_任务说明_
判断以下三项陈述是否与下方关于分布式阻尼控制器的论文页面相符，逐项回答“是”或“否”，并原样引用页面中起决定作用的文字：(a) 该论文的出版日期为2017年1月23日；(b) 设计广域系统中的控制器时未考虑远程信号的传输时延；(c) 仿真对比采用的是四机两区系统。

_所示文本_
◇ ◇ ◇

智能电网环境下分布式阻尼控制器设计

doi:10.11930/j.issn.1004-9649.2017.01.067.07

中国电力 ›› 2017, Vol. 50 ›› Issue (1): 67-73.DOI: 10.11930/j.issn.1004-9649.2017.01.067.07

智能电网环境下分布式阻尼控制器设计

盛立健¹, 孙军², 王海龙³, 付蓉³, 雍太有⁴

1. 南京南瑞集团公司（国网电力科学研究院）,江苏南京 210061;
2. 南京南瑞集团公司智能电网保护和运行控制国家重点实验室,江苏南京 211000;
3. 南京邮电大学自动化学院,江苏南京 210023;
4. 中国电力科学研究院,江苏南京 210003

收稿日期:2016-08-08 出版日期:2017-01-20 发布日期:2017-01-23
作者简介:盛立健（1983-）,男,江苏南京人,硕士,工程师,从事复杂电力系统分析、控制与实验验证工作。E-mail: shenglijian@sgepri.sgcc.com
基金资助:
国家重点实验室开放课题项目“智能电网信息物理融合系统运行安全分析与防御策略研究”; 国家电网公司科技项目（DZN17201300197）

Design of Distributed Damping Controller in Smart Grid

SHENG Lijian¹, SUN Jun², WANG Hailong³, FU Rong³, YONG Taiyou⁴

1. NARI Group Corporation (State Grid Electric Power Research Institute), Nanjing 210061, China;
2. NARI Group Corporation State Key Laboratory of Smart Grid Protection and Control, Nanjing 211000, China;
3. College of Automation, Nanjing University of Posts and Telecommunications, Nanjing 210023, China;
4. China Electric Power Research Institute, Nanjing 210003, China

Received:2016-08-08 Online:2017-01-20 Published:2017-01-23
Supported by:
This work is supported by National Key Laboratory Open Project “Research on operation security analysis and defense strategy of smart grid cyber physical system”, the Science and Technology Project of SGCC (No. DZN17201300197).

摘要/Abstract

摘要： 智能电网以广域测量系统作为支撑,通过信息的相互关联来有效控制电网稳定运行。在智能电网环境下,针对广域互联电力系统的低频振荡问题,利用分布式网络控制的灵活特性,研究设计一种计及时延的分布式阻尼控制器。考虑将测量信息作为阻尼控制器的输入信号,只涉及到本地及相邻通信节点的信息,进而基于图论新颖法对分布式阻尼控制器输入信号的通信拓扑特性进行描述。在设计广域系统中控制器时考虑到了远程信号的传输时延,并利用其时延依赖稳定性这一充分条件。最后运用到四机两区系统的仿真对比结果,显示本文提及的分布式阻尼控制器不仅使系统阻尼得到有效提高,还体现出局部与区域间低频振荡以及传输线功率振荡的可抑制性,增强了融合电力信息系统的稳定性。

◇ ◇ ◇

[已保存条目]
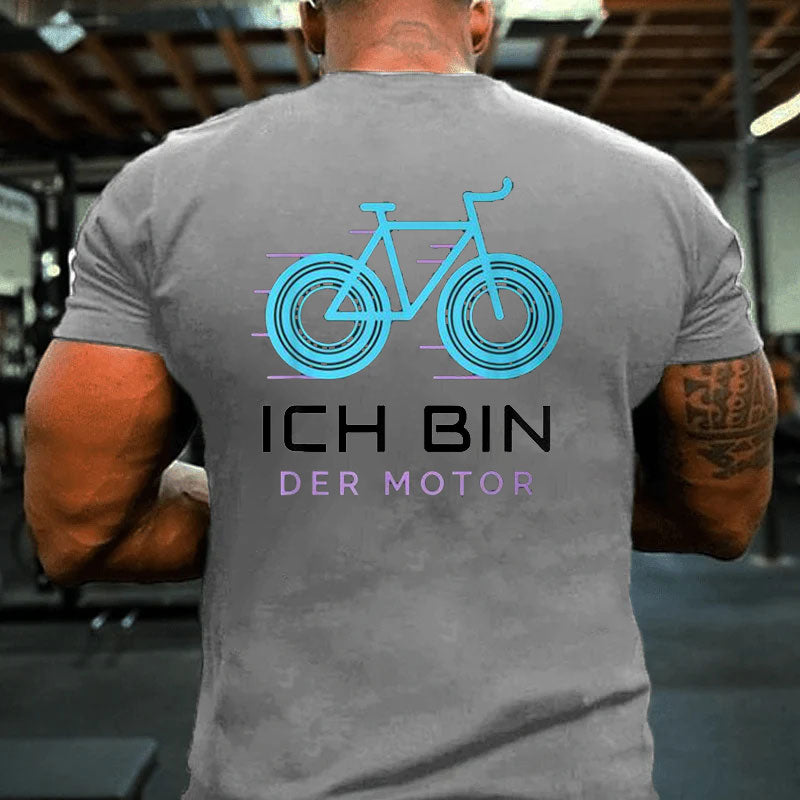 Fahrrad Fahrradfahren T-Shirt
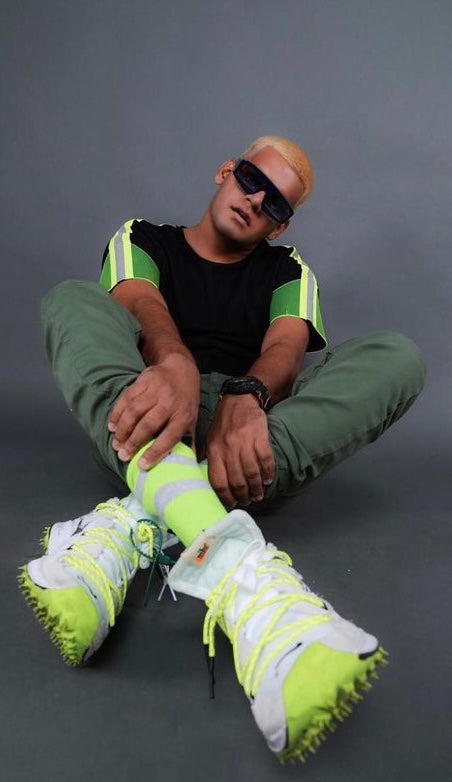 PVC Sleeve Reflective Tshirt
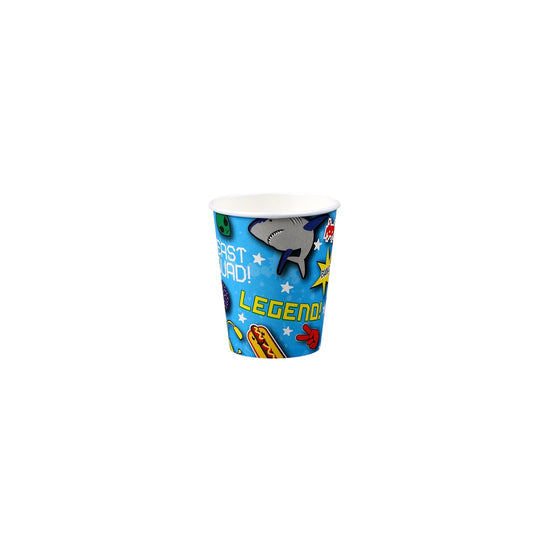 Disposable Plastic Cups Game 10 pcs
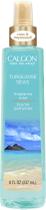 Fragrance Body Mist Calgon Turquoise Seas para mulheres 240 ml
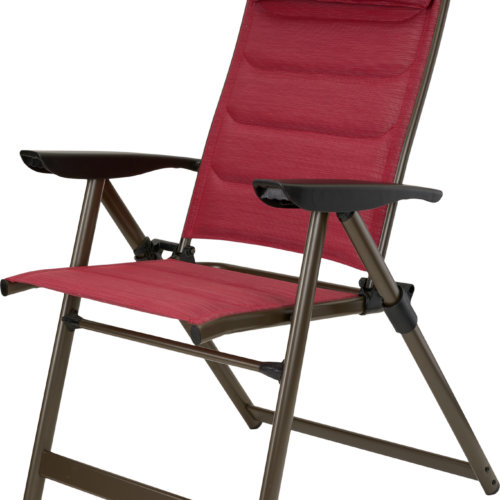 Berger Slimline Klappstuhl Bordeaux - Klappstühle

◇ ◇ ◇

_参考答案_
(a) 否。“出版日期:2017-01-20”
(b) 否。“在设计广域系统中控制器时考虑到了远程信号的传输时延”
(c) 是。“最后运用到四机两区系统的仿真对比结果”